Le chemin de Pinocchio le Kikirga croise celui d’un passeur, Périmpé, qui lui promet le pays des merveilles à l’autre bout du monde. Il ne tardera pas à se rendre compte qu’il a plutôt affaire à un trafiquant d’êtres humains, un esclavagiste. Des coups de chicote, des maltraitances de toutes sortes font braire les enfants esclaves comme des ânes. Il finit par retrouver son père, et Mamio qui était dans une embarcation pour être liquidée en Europe. C’est la trame de cette pièce de théâtre savamment jouée par des comédiens talentueux et accompagnée par des musiciens aguerris.
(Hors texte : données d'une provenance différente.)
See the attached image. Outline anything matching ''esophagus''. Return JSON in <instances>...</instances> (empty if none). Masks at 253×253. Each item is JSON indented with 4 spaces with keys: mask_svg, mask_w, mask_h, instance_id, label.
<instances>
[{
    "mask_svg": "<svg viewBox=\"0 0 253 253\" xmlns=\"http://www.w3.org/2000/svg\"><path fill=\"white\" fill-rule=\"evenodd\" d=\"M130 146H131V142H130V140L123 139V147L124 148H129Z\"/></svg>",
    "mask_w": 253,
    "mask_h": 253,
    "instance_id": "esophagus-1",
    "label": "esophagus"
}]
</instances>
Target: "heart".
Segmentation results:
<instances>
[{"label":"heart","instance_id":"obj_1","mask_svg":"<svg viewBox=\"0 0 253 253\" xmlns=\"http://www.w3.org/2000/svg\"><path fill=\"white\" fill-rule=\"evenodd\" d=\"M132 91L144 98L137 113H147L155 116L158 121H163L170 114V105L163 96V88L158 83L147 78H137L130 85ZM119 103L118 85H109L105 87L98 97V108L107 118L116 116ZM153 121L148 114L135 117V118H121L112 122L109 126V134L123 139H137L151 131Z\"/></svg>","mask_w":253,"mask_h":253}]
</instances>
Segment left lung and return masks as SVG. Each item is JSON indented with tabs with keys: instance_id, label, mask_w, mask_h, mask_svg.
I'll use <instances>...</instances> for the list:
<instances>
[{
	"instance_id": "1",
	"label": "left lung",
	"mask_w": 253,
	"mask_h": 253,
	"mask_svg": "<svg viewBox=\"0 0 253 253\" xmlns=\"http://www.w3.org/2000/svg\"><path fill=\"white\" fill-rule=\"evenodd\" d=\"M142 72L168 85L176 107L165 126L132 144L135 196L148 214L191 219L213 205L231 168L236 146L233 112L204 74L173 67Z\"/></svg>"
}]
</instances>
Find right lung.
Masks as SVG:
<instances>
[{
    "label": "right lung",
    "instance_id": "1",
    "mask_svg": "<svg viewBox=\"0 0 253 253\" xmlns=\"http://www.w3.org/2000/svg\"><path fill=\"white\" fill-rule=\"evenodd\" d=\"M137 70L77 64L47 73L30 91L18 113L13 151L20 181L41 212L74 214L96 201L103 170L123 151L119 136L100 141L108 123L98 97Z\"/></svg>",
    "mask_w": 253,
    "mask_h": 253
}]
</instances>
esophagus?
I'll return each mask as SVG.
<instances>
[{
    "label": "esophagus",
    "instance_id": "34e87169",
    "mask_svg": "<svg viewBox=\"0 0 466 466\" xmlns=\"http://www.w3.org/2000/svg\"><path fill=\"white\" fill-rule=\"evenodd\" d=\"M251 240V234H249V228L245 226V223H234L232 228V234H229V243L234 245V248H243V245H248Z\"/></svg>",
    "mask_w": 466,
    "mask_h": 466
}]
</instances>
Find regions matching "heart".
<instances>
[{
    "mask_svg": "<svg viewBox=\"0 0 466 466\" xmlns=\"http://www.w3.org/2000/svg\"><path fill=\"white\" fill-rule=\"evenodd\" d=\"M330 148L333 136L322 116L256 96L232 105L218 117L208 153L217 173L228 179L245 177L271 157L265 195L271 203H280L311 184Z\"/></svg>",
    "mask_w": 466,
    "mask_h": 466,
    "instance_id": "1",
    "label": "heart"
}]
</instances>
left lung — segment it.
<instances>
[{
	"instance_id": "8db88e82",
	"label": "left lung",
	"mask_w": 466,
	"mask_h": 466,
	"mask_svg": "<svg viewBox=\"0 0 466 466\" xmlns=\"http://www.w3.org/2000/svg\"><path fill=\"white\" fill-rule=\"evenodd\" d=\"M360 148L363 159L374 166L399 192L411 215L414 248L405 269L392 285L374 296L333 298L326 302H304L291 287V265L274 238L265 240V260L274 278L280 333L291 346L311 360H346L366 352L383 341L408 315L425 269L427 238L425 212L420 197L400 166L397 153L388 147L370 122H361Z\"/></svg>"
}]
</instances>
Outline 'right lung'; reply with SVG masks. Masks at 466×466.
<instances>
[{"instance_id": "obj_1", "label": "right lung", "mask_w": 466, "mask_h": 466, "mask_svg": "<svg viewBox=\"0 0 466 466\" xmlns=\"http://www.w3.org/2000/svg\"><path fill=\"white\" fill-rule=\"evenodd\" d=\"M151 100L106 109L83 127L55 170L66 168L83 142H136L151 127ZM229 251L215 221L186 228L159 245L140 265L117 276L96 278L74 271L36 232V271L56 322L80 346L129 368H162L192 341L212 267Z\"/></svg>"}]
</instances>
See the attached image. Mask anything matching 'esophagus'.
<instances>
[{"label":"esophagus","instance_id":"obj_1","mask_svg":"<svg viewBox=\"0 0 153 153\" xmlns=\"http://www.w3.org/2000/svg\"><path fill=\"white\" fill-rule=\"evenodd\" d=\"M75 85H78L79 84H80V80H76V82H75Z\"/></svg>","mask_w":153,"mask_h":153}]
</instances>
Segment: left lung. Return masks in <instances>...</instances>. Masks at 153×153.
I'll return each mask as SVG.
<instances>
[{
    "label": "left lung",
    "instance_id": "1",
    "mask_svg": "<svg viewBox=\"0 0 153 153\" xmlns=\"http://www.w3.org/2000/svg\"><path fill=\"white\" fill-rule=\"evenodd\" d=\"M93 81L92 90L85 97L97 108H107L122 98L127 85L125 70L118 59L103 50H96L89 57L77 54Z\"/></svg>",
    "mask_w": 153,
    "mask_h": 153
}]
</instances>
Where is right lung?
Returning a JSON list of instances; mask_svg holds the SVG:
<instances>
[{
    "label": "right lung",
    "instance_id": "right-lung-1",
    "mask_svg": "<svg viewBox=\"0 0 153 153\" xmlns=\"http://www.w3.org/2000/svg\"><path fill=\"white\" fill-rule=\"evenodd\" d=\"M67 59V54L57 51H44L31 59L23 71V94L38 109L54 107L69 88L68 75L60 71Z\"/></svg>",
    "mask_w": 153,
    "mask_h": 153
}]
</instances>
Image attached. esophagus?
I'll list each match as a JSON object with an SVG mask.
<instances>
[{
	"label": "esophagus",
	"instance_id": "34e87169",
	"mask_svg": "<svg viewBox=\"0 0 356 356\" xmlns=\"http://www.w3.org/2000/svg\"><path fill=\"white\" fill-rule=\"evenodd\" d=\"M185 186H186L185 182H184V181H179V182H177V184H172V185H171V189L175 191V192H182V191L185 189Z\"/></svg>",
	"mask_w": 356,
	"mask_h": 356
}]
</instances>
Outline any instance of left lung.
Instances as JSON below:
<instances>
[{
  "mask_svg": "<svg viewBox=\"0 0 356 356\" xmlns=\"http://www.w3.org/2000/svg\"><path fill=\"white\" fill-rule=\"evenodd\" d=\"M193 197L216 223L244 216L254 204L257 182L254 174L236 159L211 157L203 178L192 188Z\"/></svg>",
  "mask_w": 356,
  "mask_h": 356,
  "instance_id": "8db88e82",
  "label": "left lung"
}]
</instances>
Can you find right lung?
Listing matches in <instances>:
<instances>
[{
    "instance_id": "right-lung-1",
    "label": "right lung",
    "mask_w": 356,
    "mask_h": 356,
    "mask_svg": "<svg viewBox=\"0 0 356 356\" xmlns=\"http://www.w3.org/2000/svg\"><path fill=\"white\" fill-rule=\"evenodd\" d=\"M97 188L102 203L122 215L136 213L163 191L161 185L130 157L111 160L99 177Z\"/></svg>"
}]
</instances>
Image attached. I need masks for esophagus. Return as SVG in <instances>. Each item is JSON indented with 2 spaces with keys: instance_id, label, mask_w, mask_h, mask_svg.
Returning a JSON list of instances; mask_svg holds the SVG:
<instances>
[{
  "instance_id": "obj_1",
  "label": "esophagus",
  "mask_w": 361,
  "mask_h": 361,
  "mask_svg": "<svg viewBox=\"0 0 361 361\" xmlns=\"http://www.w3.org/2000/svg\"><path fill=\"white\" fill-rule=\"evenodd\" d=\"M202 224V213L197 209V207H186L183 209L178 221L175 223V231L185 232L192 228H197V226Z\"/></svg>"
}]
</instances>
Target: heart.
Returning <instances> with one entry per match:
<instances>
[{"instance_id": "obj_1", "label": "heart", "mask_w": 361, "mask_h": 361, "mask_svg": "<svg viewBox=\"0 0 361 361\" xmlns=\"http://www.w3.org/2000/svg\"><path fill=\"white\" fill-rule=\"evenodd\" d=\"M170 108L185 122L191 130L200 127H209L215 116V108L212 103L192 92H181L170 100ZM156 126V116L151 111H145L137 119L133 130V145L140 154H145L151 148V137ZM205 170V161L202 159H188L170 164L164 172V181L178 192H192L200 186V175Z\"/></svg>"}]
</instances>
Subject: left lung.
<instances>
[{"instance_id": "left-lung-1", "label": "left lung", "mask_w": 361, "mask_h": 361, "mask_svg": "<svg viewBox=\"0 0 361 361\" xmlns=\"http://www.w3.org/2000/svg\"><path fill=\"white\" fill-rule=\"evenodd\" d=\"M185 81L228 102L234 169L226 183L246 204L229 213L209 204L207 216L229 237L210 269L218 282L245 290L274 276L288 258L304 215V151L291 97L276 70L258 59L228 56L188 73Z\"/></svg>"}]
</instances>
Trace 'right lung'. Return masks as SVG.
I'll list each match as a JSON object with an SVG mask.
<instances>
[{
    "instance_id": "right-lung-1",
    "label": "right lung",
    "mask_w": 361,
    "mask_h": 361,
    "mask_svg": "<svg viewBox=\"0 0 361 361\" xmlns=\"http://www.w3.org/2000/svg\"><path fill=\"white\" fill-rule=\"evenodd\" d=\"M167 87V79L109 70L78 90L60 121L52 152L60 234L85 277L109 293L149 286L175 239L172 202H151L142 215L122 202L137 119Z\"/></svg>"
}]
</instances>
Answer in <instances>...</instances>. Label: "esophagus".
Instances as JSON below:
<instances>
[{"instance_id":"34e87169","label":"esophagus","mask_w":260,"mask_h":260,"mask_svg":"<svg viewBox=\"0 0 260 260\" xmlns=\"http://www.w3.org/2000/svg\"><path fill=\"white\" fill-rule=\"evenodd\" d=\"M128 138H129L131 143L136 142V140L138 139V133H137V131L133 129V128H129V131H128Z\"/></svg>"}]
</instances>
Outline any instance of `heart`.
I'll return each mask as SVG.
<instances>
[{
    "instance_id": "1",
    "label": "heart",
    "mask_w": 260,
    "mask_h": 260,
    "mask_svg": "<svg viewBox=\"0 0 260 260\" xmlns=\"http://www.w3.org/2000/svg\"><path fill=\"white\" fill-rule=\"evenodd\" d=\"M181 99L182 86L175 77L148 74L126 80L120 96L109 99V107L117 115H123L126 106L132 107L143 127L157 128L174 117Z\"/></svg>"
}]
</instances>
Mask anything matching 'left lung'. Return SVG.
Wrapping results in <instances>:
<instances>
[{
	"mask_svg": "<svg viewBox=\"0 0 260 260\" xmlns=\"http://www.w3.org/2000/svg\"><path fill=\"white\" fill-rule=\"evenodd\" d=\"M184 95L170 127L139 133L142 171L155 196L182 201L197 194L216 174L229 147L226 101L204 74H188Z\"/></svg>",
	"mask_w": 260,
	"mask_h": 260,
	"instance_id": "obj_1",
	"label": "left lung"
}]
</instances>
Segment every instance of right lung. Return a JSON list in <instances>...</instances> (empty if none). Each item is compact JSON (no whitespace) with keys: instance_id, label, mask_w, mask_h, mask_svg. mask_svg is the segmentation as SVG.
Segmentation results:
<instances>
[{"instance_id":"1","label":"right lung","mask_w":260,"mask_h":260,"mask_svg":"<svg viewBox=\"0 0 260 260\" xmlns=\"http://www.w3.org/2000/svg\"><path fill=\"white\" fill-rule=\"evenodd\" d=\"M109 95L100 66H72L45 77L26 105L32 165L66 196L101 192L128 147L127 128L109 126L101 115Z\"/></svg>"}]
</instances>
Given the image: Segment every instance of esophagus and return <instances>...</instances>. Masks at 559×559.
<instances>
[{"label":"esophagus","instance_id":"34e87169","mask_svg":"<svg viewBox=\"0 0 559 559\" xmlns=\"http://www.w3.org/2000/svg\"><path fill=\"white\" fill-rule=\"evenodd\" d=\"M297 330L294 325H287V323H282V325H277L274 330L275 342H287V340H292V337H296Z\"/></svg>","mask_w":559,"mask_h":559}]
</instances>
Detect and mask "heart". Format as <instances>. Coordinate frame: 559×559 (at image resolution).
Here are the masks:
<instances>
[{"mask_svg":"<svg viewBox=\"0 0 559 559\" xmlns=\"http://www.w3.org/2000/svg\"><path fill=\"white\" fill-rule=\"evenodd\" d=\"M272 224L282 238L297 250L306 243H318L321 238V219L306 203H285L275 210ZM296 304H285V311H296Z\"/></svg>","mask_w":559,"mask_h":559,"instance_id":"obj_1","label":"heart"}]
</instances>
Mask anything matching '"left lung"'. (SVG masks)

Selon Thierry Ouéda, directeur artistique du Théâtre Soleil, auteur et metteur en scène de la pièce de la dernière création, Pinocchio le Kikirga est une adaptation inspirée de Carlo Collodi (journaliste, écrivain et critique italien, auteur du chef-d’œuvre mondial de la littérature enfantine, Les aventures de Pinocchio).
Pinocchio le Kikirga est une version très tropicalisée de l’œuvre de l’Italien. Mamio (la statuette de la fécondité volée dans la commune de Pobé Mengao, puis retrouvée en Europe), le chapeau de Saponé, le trafic d’enfants, sont autant de scènes introduites avec dextérité dans cette pièce pour lui donner un caractère local, et pour répondre à des problématiques actuelles.

« En tant qu’artistes, nous devons aussi travailler pour la mémoire. La mémoire permet de ne pas oublier, de pas commettre les mêmes erreurs. Avec cette pièce, nous essayons de rappeler l’histoire avec les objets sacrés qu’on vole, pourtant importants pour notre culture. Ce spectacle permet de défendre la culture », explique Thierry Ouéda. Le metteur en scène ajoutera que la philosophie du Théâtre Soleil est certes de produire des spectacles pour jeune public, mais cela n’est pas une porte fermée à un public adulte. La preuve avec la dernière création qui était accessible à ces deux types de public, avec un message accessible.

Deux mois de travail intense auront permis aux comédiens de peaufiner le spectacle pour le servir au public. « Pinocchio le Kikirga » se joue au Théâtre Soleil à Cissin, jusqu’au 30 novembre 2018.
Précisément les 21, 22, 23, 24, 28, 29 et 30 novembre 2018.